>> begin

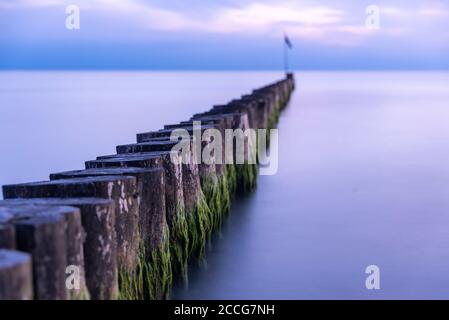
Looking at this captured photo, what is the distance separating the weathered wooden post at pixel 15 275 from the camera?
7.36 ft

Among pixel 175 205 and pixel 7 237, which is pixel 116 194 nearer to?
pixel 7 237

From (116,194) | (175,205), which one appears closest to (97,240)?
(116,194)

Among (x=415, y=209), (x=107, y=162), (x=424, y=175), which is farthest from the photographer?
(x=424, y=175)

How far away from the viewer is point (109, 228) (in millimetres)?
3170

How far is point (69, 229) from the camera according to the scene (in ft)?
9.04

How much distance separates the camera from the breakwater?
8.46 ft

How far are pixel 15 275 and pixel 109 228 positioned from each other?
35.7 inches

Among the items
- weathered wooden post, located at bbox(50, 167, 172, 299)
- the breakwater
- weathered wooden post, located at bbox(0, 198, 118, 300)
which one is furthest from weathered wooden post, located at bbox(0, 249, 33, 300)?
weathered wooden post, located at bbox(50, 167, 172, 299)

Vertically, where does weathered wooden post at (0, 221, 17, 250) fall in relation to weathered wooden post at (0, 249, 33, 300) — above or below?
above

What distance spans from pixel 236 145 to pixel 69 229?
201 inches

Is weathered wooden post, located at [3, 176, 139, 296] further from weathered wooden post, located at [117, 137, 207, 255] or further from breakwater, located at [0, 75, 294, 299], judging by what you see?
weathered wooden post, located at [117, 137, 207, 255]
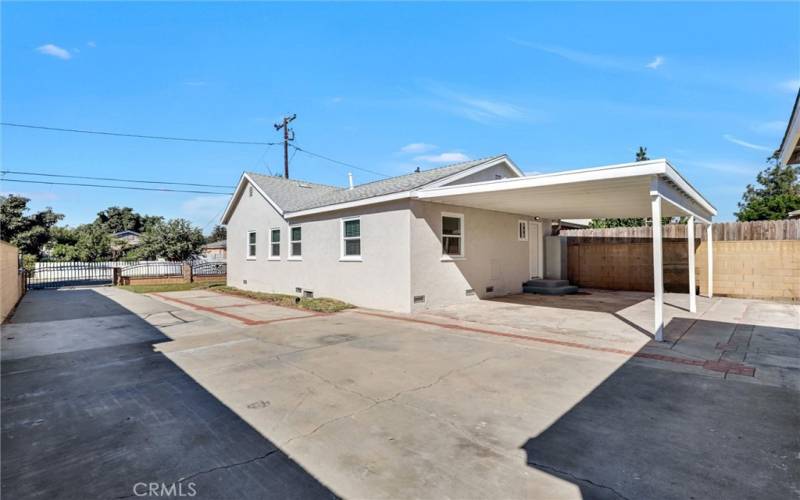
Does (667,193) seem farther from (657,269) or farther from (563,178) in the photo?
(563,178)

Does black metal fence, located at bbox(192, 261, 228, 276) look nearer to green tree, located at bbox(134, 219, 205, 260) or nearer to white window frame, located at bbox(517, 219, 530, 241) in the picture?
green tree, located at bbox(134, 219, 205, 260)

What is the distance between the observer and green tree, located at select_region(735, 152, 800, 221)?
99.0 ft

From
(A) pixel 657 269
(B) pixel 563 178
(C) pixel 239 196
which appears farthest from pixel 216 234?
(A) pixel 657 269

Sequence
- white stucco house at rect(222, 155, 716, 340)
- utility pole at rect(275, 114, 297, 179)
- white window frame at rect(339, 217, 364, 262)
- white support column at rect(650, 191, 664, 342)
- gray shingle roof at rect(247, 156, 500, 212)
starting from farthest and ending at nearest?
utility pole at rect(275, 114, 297, 179) → gray shingle roof at rect(247, 156, 500, 212) → white window frame at rect(339, 217, 364, 262) → white stucco house at rect(222, 155, 716, 340) → white support column at rect(650, 191, 664, 342)

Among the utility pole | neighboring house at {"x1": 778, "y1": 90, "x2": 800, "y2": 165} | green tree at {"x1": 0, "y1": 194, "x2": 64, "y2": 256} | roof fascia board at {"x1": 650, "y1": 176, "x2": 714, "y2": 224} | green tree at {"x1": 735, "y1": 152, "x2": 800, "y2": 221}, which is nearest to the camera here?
neighboring house at {"x1": 778, "y1": 90, "x2": 800, "y2": 165}

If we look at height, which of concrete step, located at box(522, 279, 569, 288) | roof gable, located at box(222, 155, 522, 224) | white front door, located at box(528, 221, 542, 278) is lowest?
concrete step, located at box(522, 279, 569, 288)

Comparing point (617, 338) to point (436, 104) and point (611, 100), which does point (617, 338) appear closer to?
point (611, 100)

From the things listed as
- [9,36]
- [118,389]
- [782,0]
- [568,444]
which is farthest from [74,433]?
[9,36]

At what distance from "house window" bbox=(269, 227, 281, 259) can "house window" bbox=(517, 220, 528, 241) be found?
9.63 m

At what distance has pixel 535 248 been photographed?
604 inches

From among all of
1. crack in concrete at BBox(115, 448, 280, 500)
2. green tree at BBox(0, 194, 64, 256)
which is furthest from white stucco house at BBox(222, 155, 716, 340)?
green tree at BBox(0, 194, 64, 256)

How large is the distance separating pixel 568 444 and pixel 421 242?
24.5ft

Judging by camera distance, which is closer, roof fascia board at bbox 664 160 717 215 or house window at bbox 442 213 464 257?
roof fascia board at bbox 664 160 717 215

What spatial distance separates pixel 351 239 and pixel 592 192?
6.91 metres
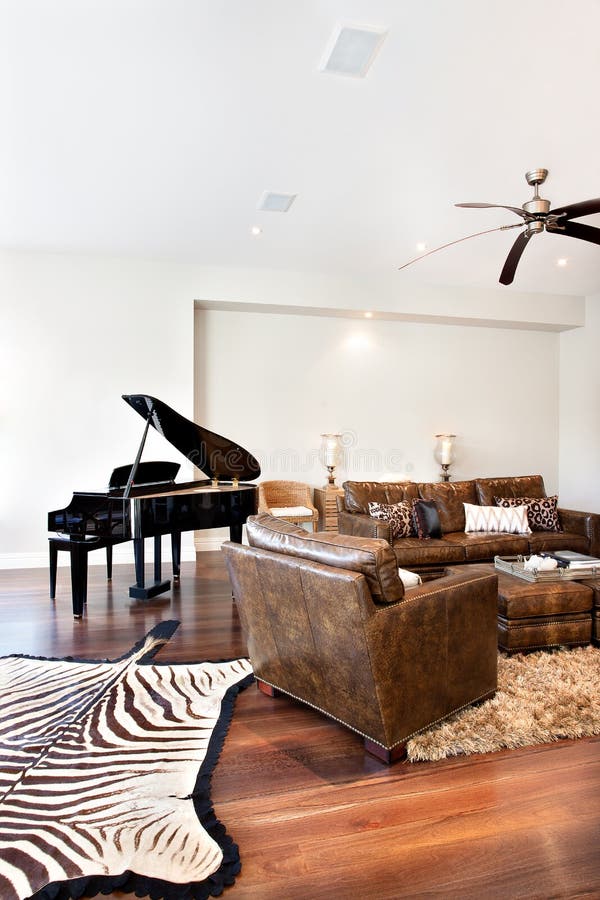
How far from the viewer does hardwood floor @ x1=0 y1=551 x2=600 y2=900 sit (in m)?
1.55

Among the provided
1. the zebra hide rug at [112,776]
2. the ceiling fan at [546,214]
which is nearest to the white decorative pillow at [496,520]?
the ceiling fan at [546,214]

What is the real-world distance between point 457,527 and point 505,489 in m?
0.70

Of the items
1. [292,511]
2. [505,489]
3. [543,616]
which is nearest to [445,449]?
[505,489]

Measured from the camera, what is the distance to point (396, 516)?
16.0 feet

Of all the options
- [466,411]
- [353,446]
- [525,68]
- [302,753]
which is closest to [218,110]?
[525,68]

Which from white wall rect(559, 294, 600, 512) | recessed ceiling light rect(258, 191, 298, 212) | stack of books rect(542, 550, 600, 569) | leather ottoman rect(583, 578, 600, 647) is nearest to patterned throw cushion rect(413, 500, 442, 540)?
stack of books rect(542, 550, 600, 569)

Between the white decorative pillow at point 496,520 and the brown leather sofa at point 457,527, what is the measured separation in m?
0.08

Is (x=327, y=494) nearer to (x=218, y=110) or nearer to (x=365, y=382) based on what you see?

>> end

TASK DESCRIPTION: Render the part of the data that opens with the line containing "Does black metal" and closes with the line containing "utility pole at rect(275, 114, 297, 179) →" as a Markdown table with the columns Row and Line. Number each line in Row, put its text in Line, and leave out blank lines.

EXERCISE RESPONSE:
| Row | Line |
|---|---|
| 1 | Does black metal fence, located at bbox(192, 261, 228, 276) look nearer to green tree, located at bbox(134, 219, 205, 260) or nearer to white window frame, located at bbox(517, 219, 530, 241) in the picture? |
| 2 | green tree, located at bbox(134, 219, 205, 260) |
| 3 | What is the distance between the observer and green tree, located at select_region(735, 152, 800, 221)? |
| 4 | 99.0 ft |
| 5 | From |
| 6 | (A) pixel 657 269 |
| 7 | (B) pixel 563 178 |
| 8 | (C) pixel 239 196 |
| 9 | which appears farthest from pixel 216 234? |
| 10 | (A) pixel 657 269 |
| 11 | Sequence |
| 12 | - white stucco house at rect(222, 155, 716, 340) |
| 13 | - utility pole at rect(275, 114, 297, 179) |
| 14 | - white window frame at rect(339, 217, 364, 262) |
| 15 | - white support column at rect(650, 191, 664, 342) |
| 16 | - gray shingle roof at rect(247, 156, 500, 212) |
| 17 | starting from farthest and ending at nearest? |
| 18 | utility pole at rect(275, 114, 297, 179) → gray shingle roof at rect(247, 156, 500, 212) → white window frame at rect(339, 217, 364, 262) → white stucco house at rect(222, 155, 716, 340) → white support column at rect(650, 191, 664, 342) |